I'm arrogant with low self-esteem

So, in PHSE today, I learnt that I have low self-esteem. However, I am the most arrogant person I know, I'm almost as arrogant as Ian. But yeah, like a lot of the time, people think I am just joking but I GENUINELY see myself (most of the time) as the greatest person ever. I'm in a really sort of...high on life mood lately, like the last couple of months I've just been like "wow, I really am perfect"

But then I KNOW that I'm going to wake up soon and be like "I HATE MYSELF OH MY GOD LOOK AT ME" but then I'll still be arrogant, because it's just in my blood. I hate being so vain and stuff though because everyone just assumes I'm an arsehole and I'm not D: well, either that or they just think that I'm joking all the time.

If I don't become famous when I'm older, I don't even know how I'd cope because I SERIOUSLY believe that I deserve that, like without a shadow of a doubt.

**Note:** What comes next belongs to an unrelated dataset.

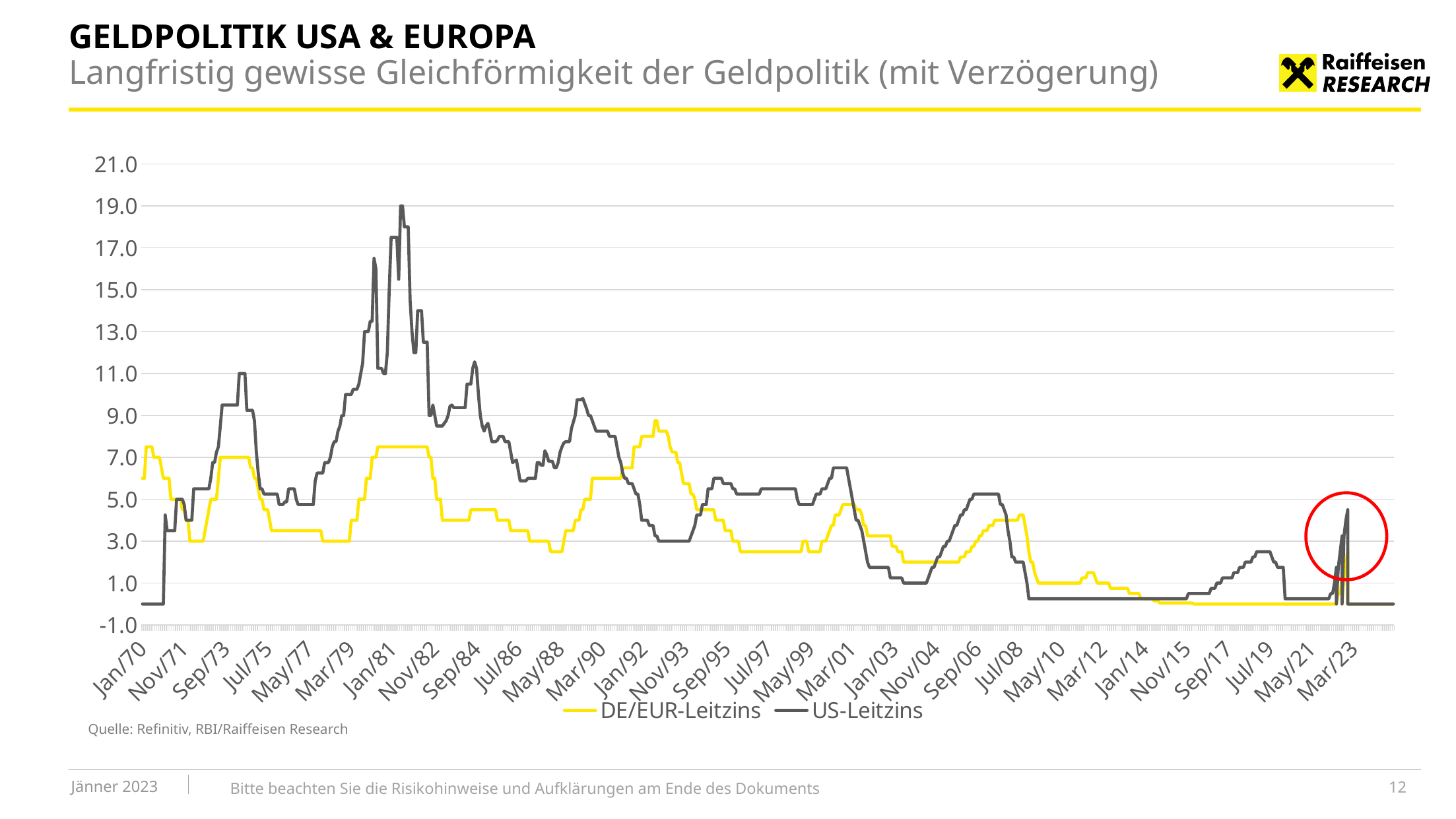
Around Jan/81, which series has the higher value, DE/EUR-Leitzins or US-Leitzins? US-Leitzins Is the peak value of DE/EUR-Leitzins around Nov/92 greater or less than 7.0? greater Around Jul/08, which series has the higher value, DE/EUR-Leitzins or US-Leitzins? DE/EUR-Leitzins Which series reaches the highest value anywhere on the chart? US-Leitzins Does the US-Leitzins series overall rise or fall between Jan/81 and Jan/14? fall Is the peak value of US-Leitzins around Jan/81 greater or less than 15.0? greater Which series is drawn in yellow? DE/EUR-Leitzins What are the two series named in the legend? DE/EUR-Leitzins and US-Leitzins How many series does the legend list? 2 What kind of chart is shown on the slide? line chart Around Nov/92, which series has the higher value, DE/EUR-Leitzins or US-Leitzins? DE/EUR-Leitzins Is the value of DE/EUR-Leitzins around Jan/14 greater or less than 1.0? less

And I KNOW right now that I sounded like an idiot because I'm acting SO vain and arrogant but I can't help it, I'll just.

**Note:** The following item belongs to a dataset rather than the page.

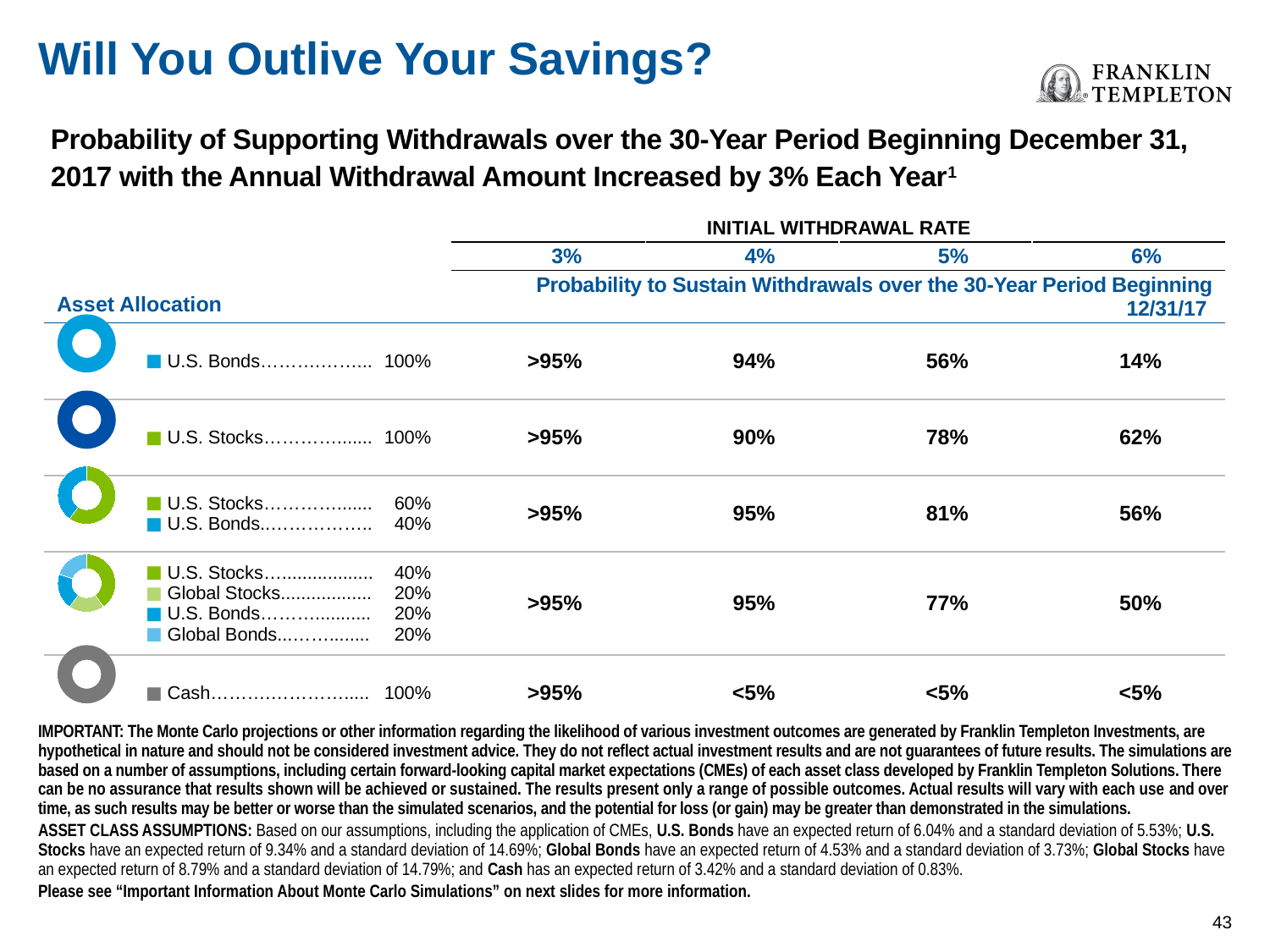
What kind of chart is used to show each asset allocation on the left of the slide? doughnut chart In the table, what is the probability to sustain withdrawals for the 100% U.S. Stocks allocation at a 5% initial withdrawal rate? 78% How many asset allocation pie charts are shown on the slide? 5 In the first pie chart from the top, what share is U.S. Bonds? 100% In the fourth pie chart from the top, which asset class has the largest slice? U.S. Stocks In the third pie chart from the top (U.S. Stocks / U.S. Bonds), what share is U.S. Stocks? 60% How many slices does the fourth pie chart from the top (U.S. Stocks, Global Stocks, U.S. Bonds, Global Bonds) have? 4 In the third pie chart from the top (U.S. Stocks / U.S. Bonds), what share is U.S. Bonds? 40% What colour is the Cash slice in the bottom pie chart? gray In the third pie chart from the top, which slice is larger, U.S. Stocks or U.S. Bonds? U.S. Stocks In the third pie chart from the top, what is the difference between the U.S. Stocks share and the U.S. Bonds share? 20%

It's so weird too because I always think "no one can ever find me attractive" but then I say (and think) "I'm the most amazing and perfect person ever, who isn't in love with me?" and I truly believe that as well. It really sucks omg I'd prefer hating myself all the time, even though being this arrogant does make ME happy, I think it gets on everyone else's nerves :/// I don't want to be annoying, I just honestly believe this. I hate the down moments, but they don't last very long...a day, usually, if even that, then whoa, cocky dickhead emma has returned.